As soon as we reached the top, we headed over to Sant Miquel’s Cross which looks far but only took us about 20 minutes.
The trail was wide and paved but quite steep. You could push a stroller if needed.
As you walk along the trail, you can look back over the monastery.
Once you reach the cross, this vantage point will give you a view over the mountain range. No picture can do it justice as it is just breathtaking. I kept thinking I was looking at a painting.
We hiked back and climbed the stairs to explore inside of the monastery.
Many people take a pilgrimage to the mountain top just to view the Virgin of Montserrat, one of the few black Madonnas in all of Europe.
My favorite part was walking the Ave Maria Path, which is a stone tunnel lit by prayer candles. This is where people pay homage to the Virgin Mary.
It had such a Gothic feel that made you feel as if you went back in time.
There is also a museum that you can visit but we were so short on time, we skipped it. There is a large souvenir shop on the ground level as well as a cafeteria and restrooms. If you continue up the road to the right, you will see local people selling their honey and cheeses.
If you cross the street toward the Mirador Restaurant, there are some nice view points and a neat statue called The Stairway to Heaven. A chain link fence had to be put around the monument because people were climbing and putting themselves in danger for a selfie.

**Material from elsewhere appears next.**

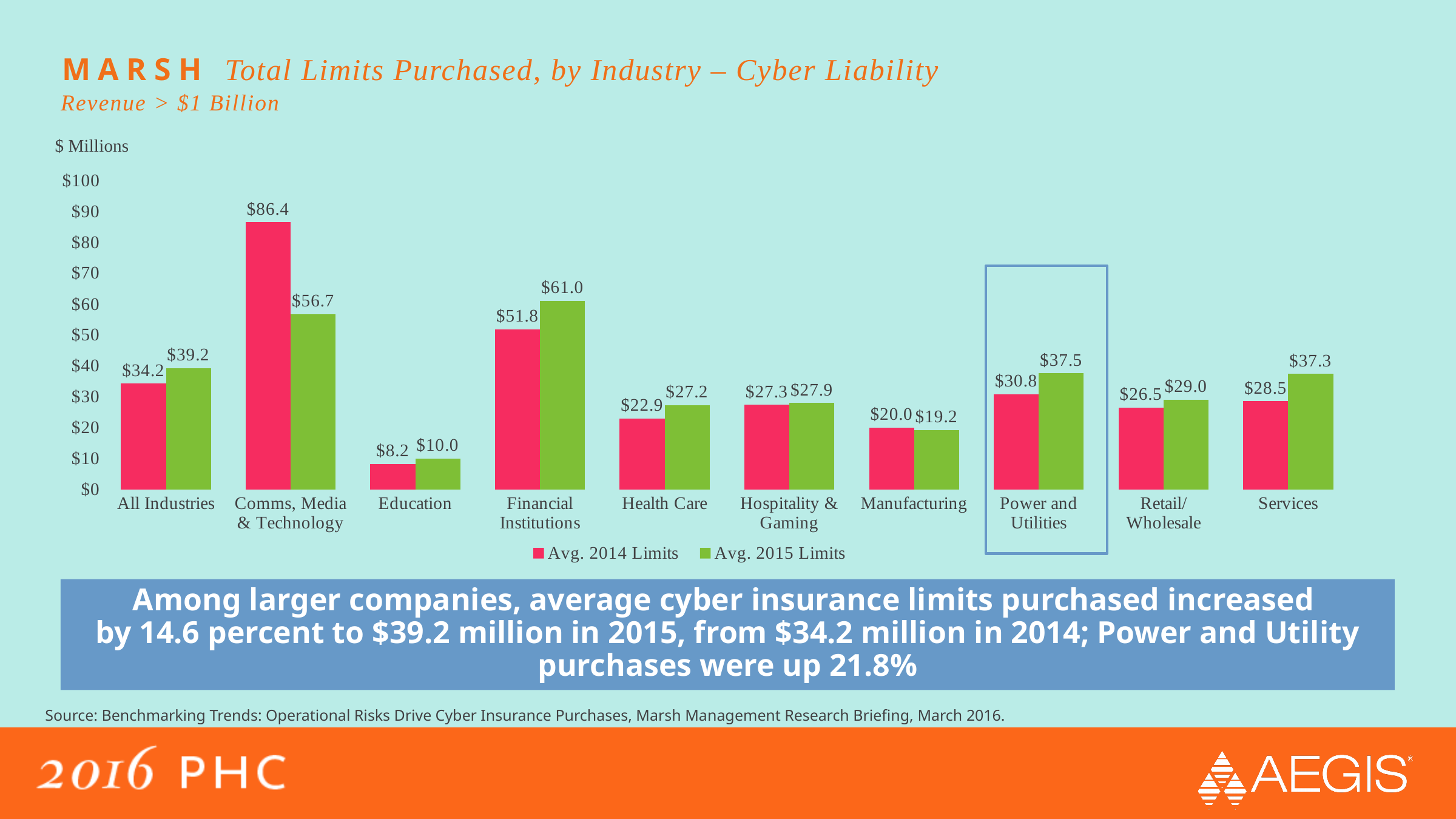
What is the Avg. 2014 Limits value for Power and Utilities? $30.8 Which industry has the lowest Avg. 2015 Limits value? Education Is the Avg. 2015 Limits value for Health Care greater or less than $30? less What is the difference between the Avg. 2015 Limits values for Services and Retail/Wholesale? $8.3 How many series does the legend list? 2 Which is larger for Manufacturing, the Avg. 2014 Limits value or the Avg. 2015 Limits value? Avg. 2014 Limits What kind of chart is shown on the slide? Bar chart How many industry categories are shown on the x axis? 10 What is the Avg. 2015 Limits value for Financial Institutions? $61.0 What is the difference between the Avg. 2014 Limits and Avg. 2015 Limits values for Comms, Media & Technology? $29.7 Which industry has the highest Avg. 2014 Limits value? Comms, Media & Technology What is the Avg. 2015 Limits value for Education? $10.0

We hopped back on the cable car and headed back to the train. The last trip off the mountain was at 5:45 and we didn’t want to be spooning with the monks that night. The train back to the city only comes once every hour.
It was a bit arduous navigating the train system but I wouldn’t have done it any other way. It was an adventure and we experienced life outside of the city. As with most places we explored in Barcelona, the people are so kind and helpful. As soon as we looked confused (which was always), people would approach us to offer assistance or point us in the right direction.
The trip home took us almost two hours. I assume it would be much less if the train track was not being repaired. It is only 30 miles outside of the city and should take an hour to an hour and a half. Either way, I would dedicate a day to this and not expect to fit anything else in because you don’t want to be rushed.
If you have the time, consider adding a trip down a funicular to visit the Santa Cova Chapel. The whole trip takes an hour and I wish we had made time for this. The views are suppose to be incredible.
If time allows, you may also opt to take the Funicular de Sant Joan. From this observation point, you can take a 1.5 hour hike out to Sant Jeroni, which is the highest peak of Montserrat.